Any risk you’ll ever move away from your native Suffolk?

I would love to live abroad for a while, and there are so many amazing places in the UK I could go to, but I would find it hard to leave Suffolk in the long term. I’d miss the skies, and there is something hard to define about knowing the lay of the land that anchors you to a place.

I lived in Liverpool for a few years when I was studying and I loved it, but coming home on the train and seeing the landscape flatten out filled me with a strong sense of having roots. Sometimes you have to leave somewhere to see it for what it is.

Can you now retire, buy a mansion and write full-time for evermore?

No. Writing is literally one of the last careers you should get into if you want to make a living from it. Like all the creative industries, you have to do it because you love it and you think you have something to offer.

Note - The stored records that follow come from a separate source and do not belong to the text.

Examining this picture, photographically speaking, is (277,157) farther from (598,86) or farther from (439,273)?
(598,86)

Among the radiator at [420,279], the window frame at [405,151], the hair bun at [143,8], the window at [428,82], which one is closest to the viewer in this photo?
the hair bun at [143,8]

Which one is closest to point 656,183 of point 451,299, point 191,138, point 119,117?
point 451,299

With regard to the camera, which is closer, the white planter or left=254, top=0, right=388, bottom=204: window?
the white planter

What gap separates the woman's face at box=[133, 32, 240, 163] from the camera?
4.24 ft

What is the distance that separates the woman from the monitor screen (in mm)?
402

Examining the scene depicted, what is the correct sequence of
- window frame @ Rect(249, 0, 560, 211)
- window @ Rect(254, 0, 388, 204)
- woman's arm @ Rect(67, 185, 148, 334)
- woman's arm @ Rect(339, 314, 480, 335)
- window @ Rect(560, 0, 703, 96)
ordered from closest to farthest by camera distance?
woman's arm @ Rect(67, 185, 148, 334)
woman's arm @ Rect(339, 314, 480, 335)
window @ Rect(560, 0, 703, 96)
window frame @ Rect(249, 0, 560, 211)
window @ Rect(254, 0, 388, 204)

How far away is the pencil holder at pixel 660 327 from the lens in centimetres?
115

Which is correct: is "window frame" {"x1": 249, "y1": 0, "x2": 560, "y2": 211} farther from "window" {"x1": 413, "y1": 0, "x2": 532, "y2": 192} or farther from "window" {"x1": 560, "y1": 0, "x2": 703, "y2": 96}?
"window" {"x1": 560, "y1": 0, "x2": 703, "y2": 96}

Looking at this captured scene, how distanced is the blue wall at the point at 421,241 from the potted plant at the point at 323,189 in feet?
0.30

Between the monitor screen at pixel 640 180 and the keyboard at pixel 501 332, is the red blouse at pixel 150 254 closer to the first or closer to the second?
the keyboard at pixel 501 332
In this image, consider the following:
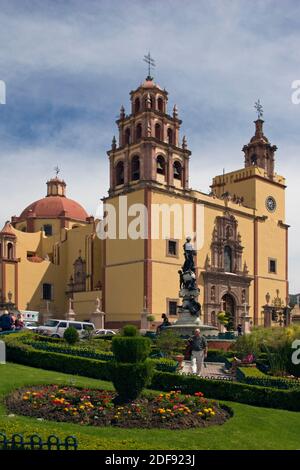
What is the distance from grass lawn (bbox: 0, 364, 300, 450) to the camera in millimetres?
8719

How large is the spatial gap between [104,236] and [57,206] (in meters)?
16.9

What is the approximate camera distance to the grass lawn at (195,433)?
343 inches

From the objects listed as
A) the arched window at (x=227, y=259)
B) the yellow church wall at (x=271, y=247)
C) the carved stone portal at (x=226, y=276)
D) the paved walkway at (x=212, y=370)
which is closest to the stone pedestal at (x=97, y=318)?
the carved stone portal at (x=226, y=276)

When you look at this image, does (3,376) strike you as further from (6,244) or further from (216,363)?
(6,244)

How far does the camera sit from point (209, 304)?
47625 millimetres

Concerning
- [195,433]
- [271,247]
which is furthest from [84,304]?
[195,433]

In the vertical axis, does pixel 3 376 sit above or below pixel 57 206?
below

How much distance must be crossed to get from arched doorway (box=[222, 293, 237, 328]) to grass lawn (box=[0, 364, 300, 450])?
36078 millimetres

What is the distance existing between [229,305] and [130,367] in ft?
126

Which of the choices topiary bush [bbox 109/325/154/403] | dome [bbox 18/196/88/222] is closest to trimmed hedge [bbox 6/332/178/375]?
topiary bush [bbox 109/325/154/403]

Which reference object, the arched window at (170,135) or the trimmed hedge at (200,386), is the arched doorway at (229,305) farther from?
the trimmed hedge at (200,386)

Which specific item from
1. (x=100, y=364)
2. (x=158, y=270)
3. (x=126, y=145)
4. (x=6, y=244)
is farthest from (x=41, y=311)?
(x=100, y=364)

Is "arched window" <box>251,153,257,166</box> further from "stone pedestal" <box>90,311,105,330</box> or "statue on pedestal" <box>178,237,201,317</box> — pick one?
"statue on pedestal" <box>178,237,201,317</box>

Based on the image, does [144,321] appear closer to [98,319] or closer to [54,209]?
[98,319]
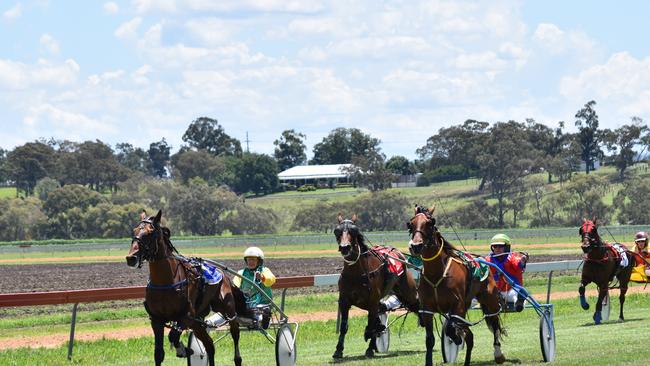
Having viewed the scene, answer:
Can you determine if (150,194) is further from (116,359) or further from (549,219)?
(116,359)

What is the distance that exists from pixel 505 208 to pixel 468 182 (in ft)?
125

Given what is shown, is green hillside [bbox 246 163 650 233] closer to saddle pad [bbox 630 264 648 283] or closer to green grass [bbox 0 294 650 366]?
saddle pad [bbox 630 264 648 283]

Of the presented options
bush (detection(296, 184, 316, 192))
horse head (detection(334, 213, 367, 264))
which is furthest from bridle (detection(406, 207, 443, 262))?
bush (detection(296, 184, 316, 192))

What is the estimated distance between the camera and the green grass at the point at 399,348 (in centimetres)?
1556

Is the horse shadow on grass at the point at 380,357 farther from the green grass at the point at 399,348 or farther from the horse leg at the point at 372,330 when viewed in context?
the horse leg at the point at 372,330

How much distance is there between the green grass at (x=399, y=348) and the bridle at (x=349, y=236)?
1469mm

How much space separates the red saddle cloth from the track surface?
2021 cm

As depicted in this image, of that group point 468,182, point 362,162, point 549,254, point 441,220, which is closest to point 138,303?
point 549,254

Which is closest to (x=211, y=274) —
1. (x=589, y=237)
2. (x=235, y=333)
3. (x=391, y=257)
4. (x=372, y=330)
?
(x=235, y=333)

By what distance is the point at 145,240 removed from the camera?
12.9m

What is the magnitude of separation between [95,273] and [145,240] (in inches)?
1314

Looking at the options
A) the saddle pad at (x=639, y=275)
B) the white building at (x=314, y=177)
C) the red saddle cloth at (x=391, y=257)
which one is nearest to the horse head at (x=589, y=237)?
the saddle pad at (x=639, y=275)

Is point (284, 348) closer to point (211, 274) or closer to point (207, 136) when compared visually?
point (211, 274)

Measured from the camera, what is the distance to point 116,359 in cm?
1719
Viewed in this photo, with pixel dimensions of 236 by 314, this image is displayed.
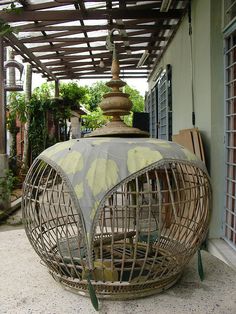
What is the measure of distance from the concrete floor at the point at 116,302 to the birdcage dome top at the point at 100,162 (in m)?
0.46

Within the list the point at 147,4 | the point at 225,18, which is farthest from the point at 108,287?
the point at 147,4

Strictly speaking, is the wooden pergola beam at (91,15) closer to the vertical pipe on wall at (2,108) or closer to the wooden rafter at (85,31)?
the wooden rafter at (85,31)

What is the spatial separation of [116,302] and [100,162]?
2.47 ft

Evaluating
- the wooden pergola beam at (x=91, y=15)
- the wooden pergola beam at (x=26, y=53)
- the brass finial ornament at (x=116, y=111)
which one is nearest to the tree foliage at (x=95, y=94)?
the wooden pergola beam at (x=26, y=53)

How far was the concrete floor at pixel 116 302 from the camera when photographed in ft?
5.78

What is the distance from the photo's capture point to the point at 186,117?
4809mm

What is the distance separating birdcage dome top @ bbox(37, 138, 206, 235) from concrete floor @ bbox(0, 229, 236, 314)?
463mm

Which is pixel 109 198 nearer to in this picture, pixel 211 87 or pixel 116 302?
pixel 116 302

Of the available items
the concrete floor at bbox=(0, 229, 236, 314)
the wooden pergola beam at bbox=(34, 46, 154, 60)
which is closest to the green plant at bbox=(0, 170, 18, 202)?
the wooden pergola beam at bbox=(34, 46, 154, 60)

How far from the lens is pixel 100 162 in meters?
1.78

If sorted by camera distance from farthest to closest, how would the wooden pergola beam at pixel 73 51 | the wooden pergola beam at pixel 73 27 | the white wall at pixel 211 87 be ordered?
the wooden pergola beam at pixel 73 51, the wooden pergola beam at pixel 73 27, the white wall at pixel 211 87

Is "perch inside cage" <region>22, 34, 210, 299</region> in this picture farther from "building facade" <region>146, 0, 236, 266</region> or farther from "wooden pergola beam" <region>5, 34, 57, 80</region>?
"wooden pergola beam" <region>5, 34, 57, 80</region>

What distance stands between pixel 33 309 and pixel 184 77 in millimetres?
3897

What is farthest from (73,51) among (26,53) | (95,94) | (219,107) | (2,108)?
(95,94)
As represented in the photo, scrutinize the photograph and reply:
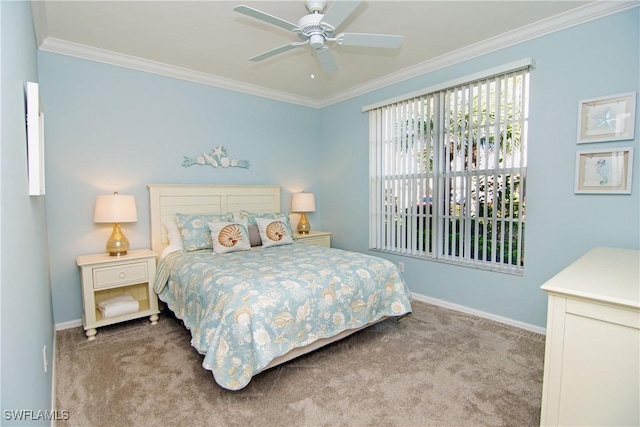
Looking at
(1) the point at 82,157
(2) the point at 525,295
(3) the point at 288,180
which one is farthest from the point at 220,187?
(2) the point at 525,295

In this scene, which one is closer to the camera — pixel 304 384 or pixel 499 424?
pixel 499 424

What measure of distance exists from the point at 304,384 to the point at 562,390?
1.44m

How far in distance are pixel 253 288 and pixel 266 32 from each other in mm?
2186

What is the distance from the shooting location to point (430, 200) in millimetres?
3625

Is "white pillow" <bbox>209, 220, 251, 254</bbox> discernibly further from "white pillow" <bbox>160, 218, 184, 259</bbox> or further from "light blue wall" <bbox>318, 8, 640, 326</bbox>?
"light blue wall" <bbox>318, 8, 640, 326</bbox>

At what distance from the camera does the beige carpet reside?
73.0 inches

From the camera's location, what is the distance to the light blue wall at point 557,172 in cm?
241

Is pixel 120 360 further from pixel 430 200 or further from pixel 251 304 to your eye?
pixel 430 200

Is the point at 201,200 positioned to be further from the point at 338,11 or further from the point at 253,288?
the point at 338,11

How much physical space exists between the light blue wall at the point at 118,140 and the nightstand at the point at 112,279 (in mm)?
281

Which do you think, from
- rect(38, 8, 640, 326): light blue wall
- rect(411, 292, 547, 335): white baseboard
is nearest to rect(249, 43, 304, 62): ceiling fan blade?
rect(38, 8, 640, 326): light blue wall

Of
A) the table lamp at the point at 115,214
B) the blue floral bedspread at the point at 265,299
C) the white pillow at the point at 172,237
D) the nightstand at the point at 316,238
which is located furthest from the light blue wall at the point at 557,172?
the table lamp at the point at 115,214

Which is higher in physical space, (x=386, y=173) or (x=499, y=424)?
(x=386, y=173)

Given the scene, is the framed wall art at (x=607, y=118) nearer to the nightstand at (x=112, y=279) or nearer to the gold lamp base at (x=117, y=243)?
the nightstand at (x=112, y=279)
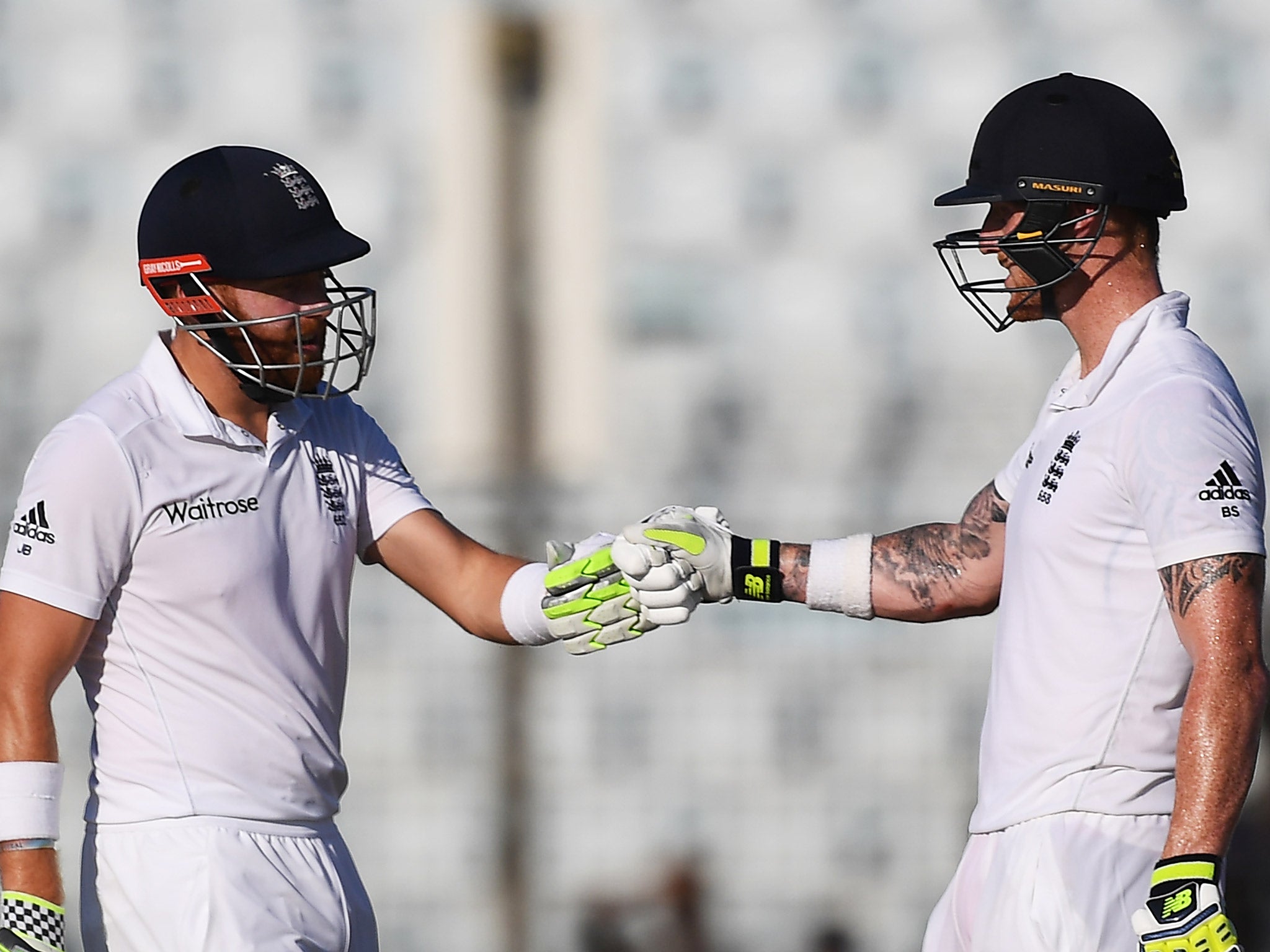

According to The Society of Authors the average annual income of a professional author is around £10,500 a year – so it’s below minimum wage.

I still work full-time to pay the mortgage, but there aren’t many authors who can make a living by their writing alone, which is why festivals, school visits, creative writing workshops etc are so important.

Sometimes I do daydream about how great it would be to write full-time, but only because I would have more spare time that way. It would be a big risk to leave a secure job to be a self-employed writer, particularly this early in my career – and, anyway, I love my weekday job, so I’ve got no complaints.

Potkin and Stubbs is published by Piccadilly Press on March 7 at £6.99.